| PROVIDED TEXT |
Frequency analysis of an Australian Motor Third Party Liability dataset

Quasi-Poisson
Exposure
Overdispersion
Claim frequency
Autralia
ausprivauto0405
Author

Siharath Julien

Published

October, 2024

Introduction

Session Settings
# Graphs----
face_text='plain'
face_title='plain'
size_title = 14
size_text = 11
legend_size = 11

global_theme <- function() {
  theme_minimal() %+replace%
    theme(
      text = element_text(size = size_text, face = face_text),
      legend.position = "bottom",
      legend.direction = "horizontal", 
      legend.box = "vertical",
      legend.key = element_blank(),
      legend.text = element_text(size = legend_size),
      axis.text = element_text(size = size_text, face = face_text), 
      plot.title = element_text(
        size = size_title, 
        hjust = 0.5
      ),
      plot.subtitle = element_text(hjust = 0.5)
    )
}

# Outputs
options("digits" = 2)
In Brief

The objective of this vignette is to demonstrate the application of Quasi-Poisson regression in analyzing insurance data, specifically focusing on the ausprivauto0405 dataset from Charpentier (2014). This dataset provides information on insurance contracts and claims related to Australian motor third-party liability insurance.

By leveraging Quasi-Poisson regression, our goal is to model the frequency of claims and investigate the factors influencing claim occurrence within the insurance data.

Required Packages

Show the code
required_libraries <- c(
  "tidyverse", 
  "CASdatasets",
  "MASS",
  "AER",
  "broom",
  "knitr",
  "kableExtra"
)
invisible(lapply(required_libraries, library, character.only = TRUE))

Data

The data used in this vignette come from the Australian motor third-party liability insurance portfolio.

The first dataset, ausprivauto0405, encompasses details regarding contracts and clients obtained from an Australian insurance company, related to some motor insurance portfolio. Third-party insurance is a compulsory insurance for vehicle owners in Australia. It insures vehicle owners against injury caused to other drivers, passengers, or pedestrians as a result of an accident.

| WORK TO COMPLETE |
a: Using the claim frequency vignette, explain in one to three sentences what Quasi-Poisson regression is used for in the analysis.
b: According to the claim frequency vignette, what does third-party insurance protect Australian vehicle owners against?

| DATA LISTING |

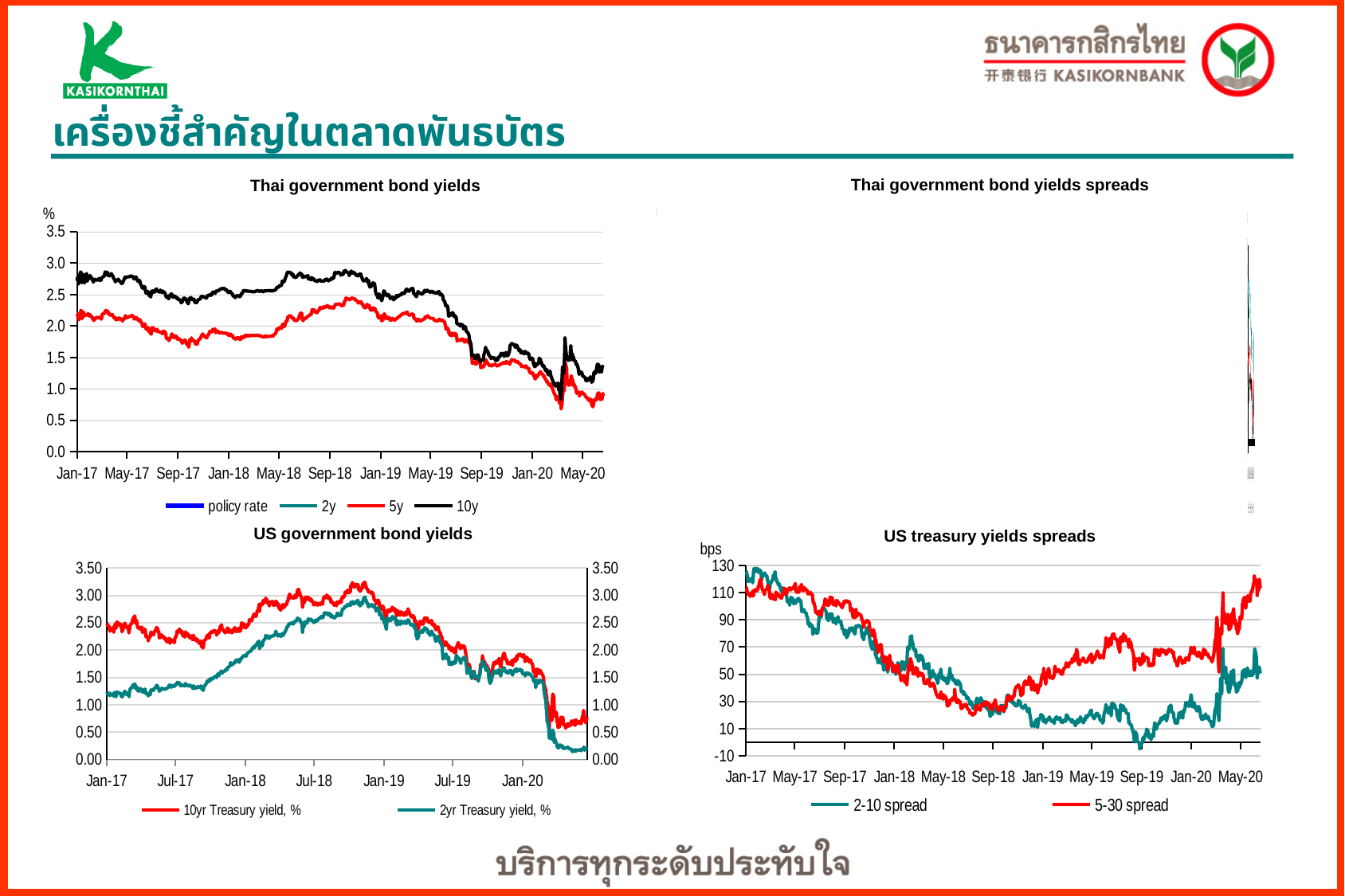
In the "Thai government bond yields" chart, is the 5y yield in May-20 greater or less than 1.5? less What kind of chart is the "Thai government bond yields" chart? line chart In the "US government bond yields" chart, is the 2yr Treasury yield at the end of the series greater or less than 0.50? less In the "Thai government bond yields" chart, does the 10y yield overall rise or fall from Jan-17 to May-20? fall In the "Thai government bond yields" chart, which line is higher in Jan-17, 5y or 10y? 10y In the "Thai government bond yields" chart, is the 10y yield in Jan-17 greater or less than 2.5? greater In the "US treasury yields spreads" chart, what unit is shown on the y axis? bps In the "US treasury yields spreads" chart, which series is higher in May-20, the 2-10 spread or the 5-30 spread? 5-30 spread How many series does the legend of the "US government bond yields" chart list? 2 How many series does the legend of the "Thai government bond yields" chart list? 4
...
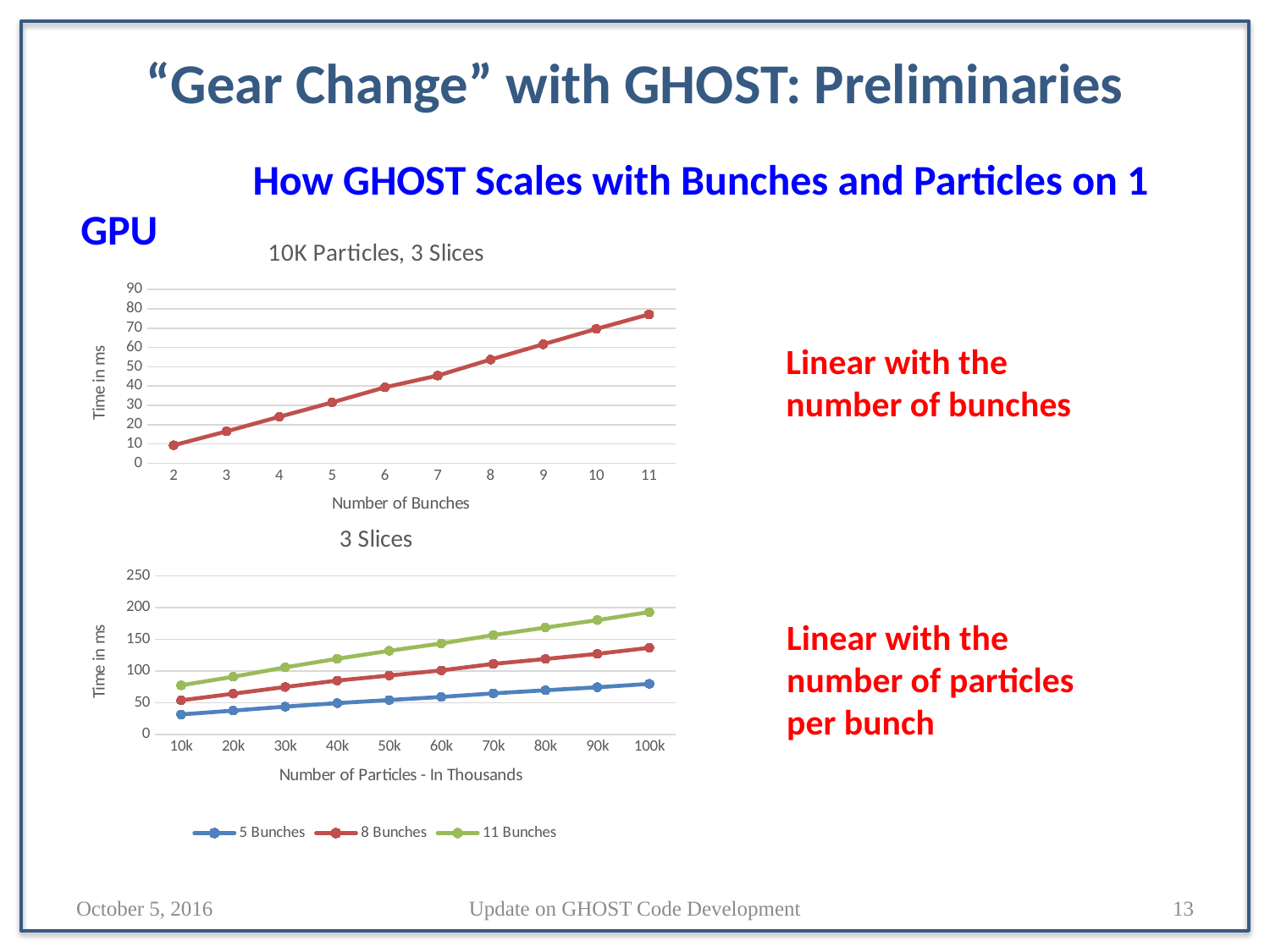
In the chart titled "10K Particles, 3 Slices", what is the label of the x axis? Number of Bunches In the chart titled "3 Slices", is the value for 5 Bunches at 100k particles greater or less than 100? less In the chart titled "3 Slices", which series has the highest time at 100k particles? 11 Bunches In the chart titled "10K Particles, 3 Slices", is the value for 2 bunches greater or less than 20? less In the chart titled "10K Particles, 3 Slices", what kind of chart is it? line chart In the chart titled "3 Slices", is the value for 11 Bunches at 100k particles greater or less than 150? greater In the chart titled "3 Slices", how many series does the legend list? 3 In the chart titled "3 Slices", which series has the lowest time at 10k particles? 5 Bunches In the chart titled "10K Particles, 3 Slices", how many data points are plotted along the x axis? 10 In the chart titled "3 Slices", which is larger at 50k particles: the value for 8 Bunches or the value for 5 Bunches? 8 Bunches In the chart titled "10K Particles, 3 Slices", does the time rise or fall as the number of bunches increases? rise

| PER-TASK ANSWERS |
a: Quasi-Poisson regression is used to model the frequency of claims in the ausprivauto0405 insurance data. It also serves to investigate the factors that influence whether claims occur.

b: It insures them against injury caused to other drivers, passengers, or pedestrians as a result of an accident.